Beyond patient engagement and care management, we at CognitiveScale are closely aligned to help our customers approach their entire enterprise with a cognitive lens and believe this holistic approach is critical for success. We believe that AI powered personalization will revolutionize the way patients and members will experience healthcare in the future. It will also enhance the care team’s ability to draw insights to make them more effective and productive.
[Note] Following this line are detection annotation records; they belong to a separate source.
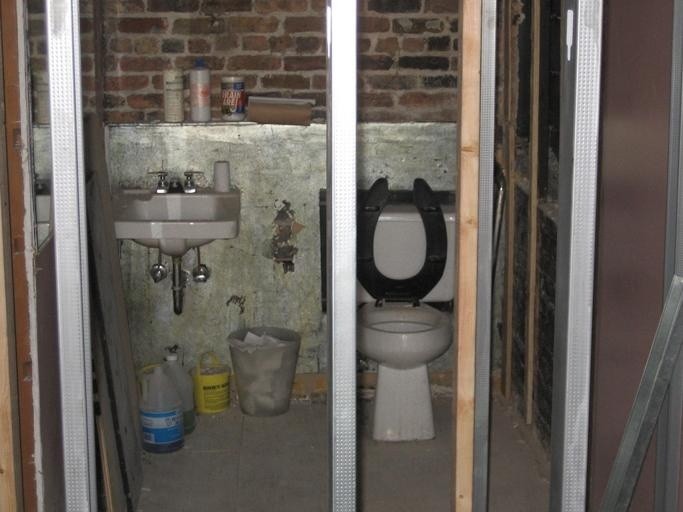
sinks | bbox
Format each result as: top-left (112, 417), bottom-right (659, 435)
top-left (33, 221), bottom-right (55, 251)
top-left (110, 185), bottom-right (242, 256)
top-left (35, 193), bottom-right (53, 224)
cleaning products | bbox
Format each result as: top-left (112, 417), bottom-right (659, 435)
top-left (161, 56), bottom-right (186, 123)
top-left (188, 58), bottom-right (213, 123)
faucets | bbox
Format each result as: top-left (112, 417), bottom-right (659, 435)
top-left (167, 178), bottom-right (184, 193)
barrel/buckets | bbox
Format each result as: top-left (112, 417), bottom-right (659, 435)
top-left (137, 364), bottom-right (187, 453)
top-left (163, 344), bottom-right (198, 435)
top-left (190, 349), bottom-right (231, 417)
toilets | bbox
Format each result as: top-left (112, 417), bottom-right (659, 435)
top-left (357, 177), bottom-right (457, 444)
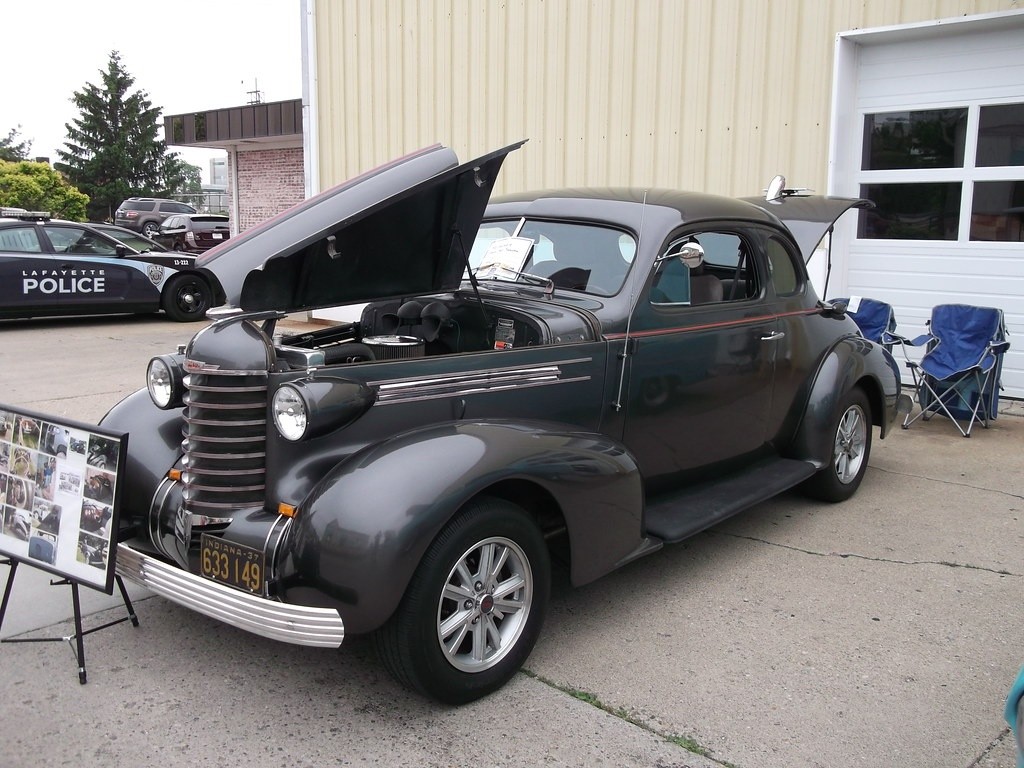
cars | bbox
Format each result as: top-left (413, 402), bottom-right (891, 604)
top-left (0, 206), bottom-right (225, 324)
top-left (84, 140), bottom-right (903, 708)
top-left (151, 213), bottom-right (230, 253)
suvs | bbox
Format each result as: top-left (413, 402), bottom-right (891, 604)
top-left (114, 197), bottom-right (198, 239)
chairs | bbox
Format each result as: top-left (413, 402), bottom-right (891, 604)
top-left (880, 304), bottom-right (1012, 438)
top-left (652, 236), bottom-right (724, 302)
top-left (941, 212), bottom-right (1024, 241)
top-left (826, 297), bottom-right (897, 354)
top-left (527, 230), bottom-right (599, 284)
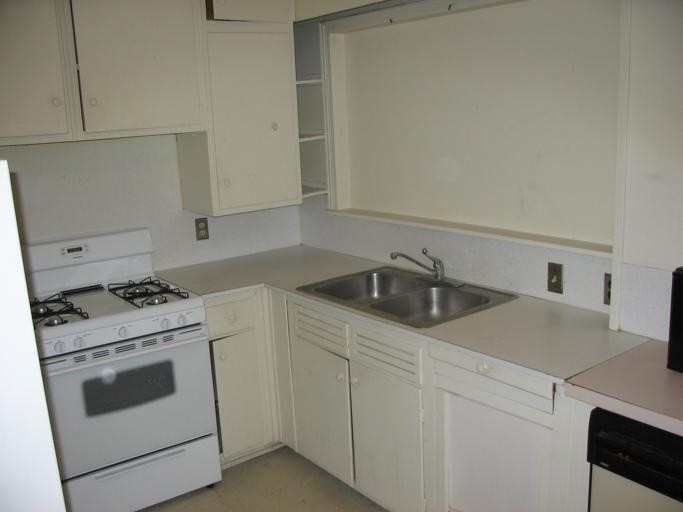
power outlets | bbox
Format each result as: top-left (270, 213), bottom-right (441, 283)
top-left (195, 216), bottom-right (208, 241)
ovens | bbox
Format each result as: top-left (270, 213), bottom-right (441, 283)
top-left (36, 323), bottom-right (225, 512)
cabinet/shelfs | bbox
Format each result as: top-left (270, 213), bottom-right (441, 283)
top-left (176, 29), bottom-right (302, 217)
top-left (205, 288), bottom-right (276, 465)
top-left (288, 295), bottom-right (425, 511)
top-left (0, 1), bottom-right (201, 142)
top-left (429, 345), bottom-right (568, 511)
top-left (295, 78), bottom-right (329, 198)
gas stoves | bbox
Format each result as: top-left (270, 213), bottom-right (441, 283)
top-left (23, 274), bottom-right (202, 331)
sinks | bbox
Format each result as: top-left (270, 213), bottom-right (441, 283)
top-left (366, 282), bottom-right (492, 327)
top-left (307, 265), bottom-right (423, 305)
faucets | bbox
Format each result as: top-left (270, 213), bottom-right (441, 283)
top-left (390, 244), bottom-right (447, 280)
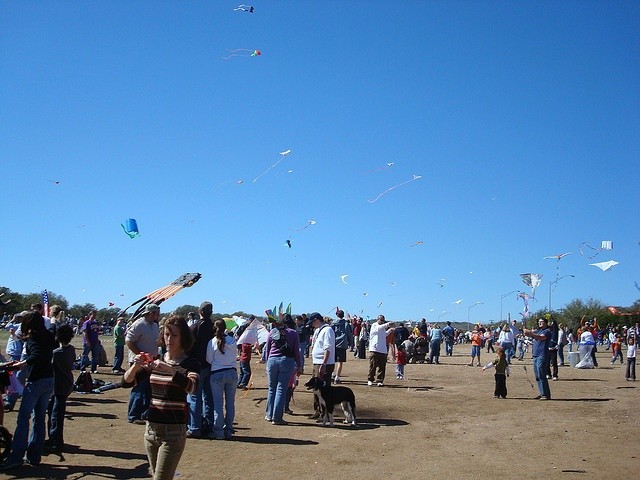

AI embedded business processes will improve the speed and accuracy of claim processing, billing and appeals, increasing efficiency, and reducing costs. These activities will also be done with trust and control by having every insight delivered with supporting evidence from the data to support security, privacy, and audit requirements.
All in all, HIMSS is one of the best conferences to attend. It provides valuable networking and learning opportunities. We walked away with major validation on how the healthcare industry is changing and specifically on where AI can drive real benefits and impact. Shout out to our partner, Deloitte, for hosting us in their booth and featuring our Cognitive Healthcare solutions among their innovative technology and solution offerings. We look forward to seeing everyone again next year at HIMSS 2018 in Las Vegas, Nevada.